Data Centers and Colocation Facilities

Uptime Institute reports that 44% of major data center outages stem from power-related failures. Of those significant outages, 54% cost more than $100,000 and 16% exceed $1 million. Tier III and Tier IV data centers require redundant distribution paths and physically isolated systems — both align with MTM and MTTM topologies.

Healthcare Facilities

Hospitals lose an average of $7,500 per minute during downtime. For medium-sized facilities, that adds up to roughly $1.7 million per hour.

NFPA 99 defines the Essential Electrical System (EES), which requires redundant power distribution infrastructure for life-safety and critical care loads — making MTM a natural fit for hospital power systems.

Industrial Manufacturing and Processing

Continuous manufacturing operations — chemical processing, semiconductor fabrication, food processing — cannot tolerate production interruptions. MTM systems allow planned maintenance without shutdown and provide automatic transfer during source failures.

SEL case studies at LNG facilities and wastewater treatment plants confirm that main-tie-main configurations with automatic transfer schemes are standard in these environments.

Utility Substations and Commercial Campuses

These two segments share a common driver: serving multiple critical loads from a single distribution infrastructure.

• Utility substations serving critical infrastructure or large commercial loads use MTM at medium-voltage and low-voltage levels to maintain continuous service during equipment maintenance or source failures
• Large corporate campuses, research facilities, and universities with server rooms, laboratories, and emergency systems justify MTM investment to avoid operational disruption and protect business continuity

Frequently Asked Questions

What is a main tie main switchgear?

Main-Tie-Main switchgear is a redundant power distribution configuration consisting of two independent sources, each connected to a separate bus section through its own main breaker, with a normally-open tie breaker connecting the two buses. When one source fails, the tie breaker closes so the remaining source carries the full load without sustained outage.

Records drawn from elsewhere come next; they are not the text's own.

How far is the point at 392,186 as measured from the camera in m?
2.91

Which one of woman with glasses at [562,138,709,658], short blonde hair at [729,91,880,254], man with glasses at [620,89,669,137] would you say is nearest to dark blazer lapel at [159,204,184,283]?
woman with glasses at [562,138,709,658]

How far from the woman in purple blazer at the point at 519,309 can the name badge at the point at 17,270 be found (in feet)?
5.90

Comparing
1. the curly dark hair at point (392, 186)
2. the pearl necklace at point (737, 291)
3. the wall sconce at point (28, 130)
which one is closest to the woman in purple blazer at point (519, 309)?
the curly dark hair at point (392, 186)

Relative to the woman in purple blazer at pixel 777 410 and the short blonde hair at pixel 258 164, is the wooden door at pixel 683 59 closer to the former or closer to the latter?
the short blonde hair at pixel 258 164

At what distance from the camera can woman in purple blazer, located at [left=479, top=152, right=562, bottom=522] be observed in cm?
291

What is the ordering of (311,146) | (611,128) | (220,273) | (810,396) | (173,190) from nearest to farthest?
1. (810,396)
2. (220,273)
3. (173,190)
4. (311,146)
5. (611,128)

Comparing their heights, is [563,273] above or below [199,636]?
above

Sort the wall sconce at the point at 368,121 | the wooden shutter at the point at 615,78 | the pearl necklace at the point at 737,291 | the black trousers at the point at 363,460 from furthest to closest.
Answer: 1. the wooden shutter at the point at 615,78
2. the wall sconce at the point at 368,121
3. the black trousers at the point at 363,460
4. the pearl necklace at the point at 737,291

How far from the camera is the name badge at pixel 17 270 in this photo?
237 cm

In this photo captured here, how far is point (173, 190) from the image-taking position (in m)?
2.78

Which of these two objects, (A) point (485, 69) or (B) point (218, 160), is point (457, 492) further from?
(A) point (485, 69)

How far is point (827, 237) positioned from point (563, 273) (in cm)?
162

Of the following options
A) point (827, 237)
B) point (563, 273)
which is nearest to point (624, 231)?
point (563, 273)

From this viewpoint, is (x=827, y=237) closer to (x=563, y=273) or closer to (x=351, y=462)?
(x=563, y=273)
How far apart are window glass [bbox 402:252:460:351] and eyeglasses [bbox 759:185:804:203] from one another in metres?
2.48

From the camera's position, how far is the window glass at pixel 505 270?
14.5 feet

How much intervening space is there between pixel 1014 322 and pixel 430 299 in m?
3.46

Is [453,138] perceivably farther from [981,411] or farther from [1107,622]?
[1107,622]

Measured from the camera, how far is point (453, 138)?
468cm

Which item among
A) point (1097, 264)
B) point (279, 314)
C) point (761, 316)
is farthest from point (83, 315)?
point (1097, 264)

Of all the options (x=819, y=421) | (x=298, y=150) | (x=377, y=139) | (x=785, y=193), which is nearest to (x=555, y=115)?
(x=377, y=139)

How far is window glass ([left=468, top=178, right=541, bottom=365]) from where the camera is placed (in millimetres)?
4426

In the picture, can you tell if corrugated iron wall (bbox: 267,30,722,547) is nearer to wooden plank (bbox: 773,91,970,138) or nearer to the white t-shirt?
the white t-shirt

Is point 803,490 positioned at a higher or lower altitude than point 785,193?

What is the purpose of a tie breaker in switchgear?

The tie breaker serves as the interconnection point between two bus sections. It stays open during normal operation to keep sources independent, and closes automatically or manually when one source fails. This allows the remaining source to energize both buses without interrupting power to critical loads.

What are MCC and MCB?

An MCC (Motor Control Center) is a switchgear assembly used to control and protect motor loads from a centralized panel. An MCB (Miniature Circuit Breaker) is a small overcurrent protection device used in lower-current branch circuits. Both are commonly fed downstream of Main-Tie-Main switchgear but are distinct from the MTM lineup itself.

What is the difference between Main-Tie-Main and Main-Main configuration?

In MTM, the tie breaker is normally open and each source independently serves its bus under normal conditions. In Main-Main, the tie is normally closed and the two buses are permanently connected, meaning one source carries the full load while the other acts as standby, functioning more like a hot-standby arrangement.

How are transformers sized in a Main-Tie-Main system?

Each transformer must be rated to carry 100% of the total combined load. When one source fails and the tie closes, the remaining transformer must supply both bus sections simultaneously without overloading.

When should a Main-Tie-Main configuration be used over a simpler single-source topology?

MTM makes sense when downtime costs exceed $100,000 per incident or when life-safety systems require continuous power — data centers, hospitals, and continuous manufacturing operations are the most common candidates. The configuration requires redundant sources, larger transformers, and more complex switchgear, so the budget must support that premium.